Human cytomegalovirus (HCMV)has a global distribution and is highly prevalent. HCMV infection has been recognized as a major contributor to neural development abnormalities in embryos and children. However, the underlying mechanisms by which HCMV infection leads to neurological diseases remain incompletely understood. Our study showed that HCMV inhibits neural cell differentiation by affecting the production of adenosine triphosphate (ATP) during neural differentiation. In this work, we found that HCMV infection interferes with the neural differentiation of stem cells from human exfoliated deciduous teeth (SHEDs)and human neuroblastoma cell line (SH-SY5Ys), affects the expression of neural cell markers, and inhibits the axon formation of neural cells. Under neurogenic inductive conditions, HCMV infection of SHEDs and SH-SY5Ys caused an increase in Glycogen synthase kinase-3β(GSK-3β) phosphorylation level and a decrease in GSK-3β phosphatase activity. HCMV infection was shown to inhibits GSK-3β activity, suppresses the level of mitochondrial oxidative phosphorylation in cells, reduces ATP production, impedes energy supply during neural differentiation, and inhibits neural differentiation. Our study sheds light on a molecular mechanism by which crosstalk between protein phosphorylation and oxidative phosphorylation links HCMV infection and neural differentiation and raises a potential strategy for the therapy of congenital HCMV infection.

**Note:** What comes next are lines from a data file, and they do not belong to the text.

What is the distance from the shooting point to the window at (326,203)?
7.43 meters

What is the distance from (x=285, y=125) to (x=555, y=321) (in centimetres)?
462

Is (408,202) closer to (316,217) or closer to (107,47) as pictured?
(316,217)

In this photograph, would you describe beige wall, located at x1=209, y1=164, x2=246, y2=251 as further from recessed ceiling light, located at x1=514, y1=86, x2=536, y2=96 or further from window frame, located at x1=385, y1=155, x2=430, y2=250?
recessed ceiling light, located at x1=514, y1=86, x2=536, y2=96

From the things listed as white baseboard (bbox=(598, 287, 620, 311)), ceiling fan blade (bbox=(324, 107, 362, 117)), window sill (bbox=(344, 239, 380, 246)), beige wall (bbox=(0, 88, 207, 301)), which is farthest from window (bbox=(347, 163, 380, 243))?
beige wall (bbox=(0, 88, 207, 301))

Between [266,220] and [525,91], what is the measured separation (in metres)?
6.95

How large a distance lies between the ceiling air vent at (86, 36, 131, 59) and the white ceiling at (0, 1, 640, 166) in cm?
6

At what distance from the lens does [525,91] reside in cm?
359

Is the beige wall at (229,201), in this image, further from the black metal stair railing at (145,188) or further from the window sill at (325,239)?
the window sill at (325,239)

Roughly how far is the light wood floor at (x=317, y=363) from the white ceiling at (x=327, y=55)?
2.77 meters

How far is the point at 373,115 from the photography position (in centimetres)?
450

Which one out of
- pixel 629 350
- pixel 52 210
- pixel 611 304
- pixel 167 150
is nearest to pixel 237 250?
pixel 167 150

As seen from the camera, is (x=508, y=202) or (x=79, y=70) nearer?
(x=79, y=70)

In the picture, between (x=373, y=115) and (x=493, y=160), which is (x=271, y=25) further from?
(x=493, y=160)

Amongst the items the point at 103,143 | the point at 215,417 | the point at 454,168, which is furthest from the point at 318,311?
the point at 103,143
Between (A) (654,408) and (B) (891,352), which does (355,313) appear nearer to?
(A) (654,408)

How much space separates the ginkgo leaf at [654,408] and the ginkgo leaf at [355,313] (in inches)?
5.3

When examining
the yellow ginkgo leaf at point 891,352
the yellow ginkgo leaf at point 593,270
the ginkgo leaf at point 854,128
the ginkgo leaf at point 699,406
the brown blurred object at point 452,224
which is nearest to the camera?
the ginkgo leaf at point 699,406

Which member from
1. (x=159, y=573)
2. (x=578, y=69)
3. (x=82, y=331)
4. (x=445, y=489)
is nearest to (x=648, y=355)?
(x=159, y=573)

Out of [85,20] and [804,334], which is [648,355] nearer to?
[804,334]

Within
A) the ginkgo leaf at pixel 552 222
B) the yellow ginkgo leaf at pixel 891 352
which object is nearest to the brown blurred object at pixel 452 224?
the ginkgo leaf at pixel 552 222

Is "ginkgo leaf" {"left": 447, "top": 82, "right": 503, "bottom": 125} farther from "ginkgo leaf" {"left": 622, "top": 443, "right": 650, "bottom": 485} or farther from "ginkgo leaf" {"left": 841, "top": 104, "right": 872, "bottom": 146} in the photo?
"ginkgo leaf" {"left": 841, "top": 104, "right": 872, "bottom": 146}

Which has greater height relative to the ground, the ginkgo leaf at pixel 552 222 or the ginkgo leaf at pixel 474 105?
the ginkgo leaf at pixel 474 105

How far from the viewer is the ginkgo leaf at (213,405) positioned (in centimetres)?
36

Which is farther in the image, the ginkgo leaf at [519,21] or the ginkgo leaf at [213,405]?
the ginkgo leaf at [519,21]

人类巨细胞病毒（Human cytomegalovirus, HCMV）具有全球分布特征且感染率极高。该病毒感染已被证实是引发胚胎与儿童神经系统发育异常的重要诱因。然而，人类巨细胞病毒感染导致神经系统疾病的具体分子机制目前尚未完全阐明。本研究发现，人类巨细胞病毒可通过影响神经分化过程中的三磷酸腺苷（adenosine triphosphate, ATP）生成，抑制神经细胞分化。本研究中，我们观察到人类巨细胞病毒感染可干扰人脱落乳牙干细胞（human exfoliated deciduous teeth, SHEDs）与人神经母细胞瘤细胞系（SH-SY5Ys）的神经分化过程，影响神经细胞标志物的表达，并抑制神经细胞轴突的形成。在神经诱导培养条件下，人类巨细胞病毒感染SHEDs与SH-SY5Ys可导致糖原合成酶激酶3β（Glycogen synthase kinase-3β, GSK-3β）的磷酸化水平升高，同时降低GSK-3β的磷酸酶活性。研究证实，人类巨细胞病毒感染可抑制GSK-3β的活性，降低细胞内线粒体氧化磷酸化水平，减少ATP生成，阻碍神经分化过程中的能量供给，最终抑制神经细胞分化。本研究揭示了一种全新的分子机制：蛋白质磷酸化与氧化磷酸化之间的串扰将人类巨细胞病毒感染与神经分化过程联系起来，同时为先天性人类巨细胞病毒感染的治疗提供了潜在的干预策略。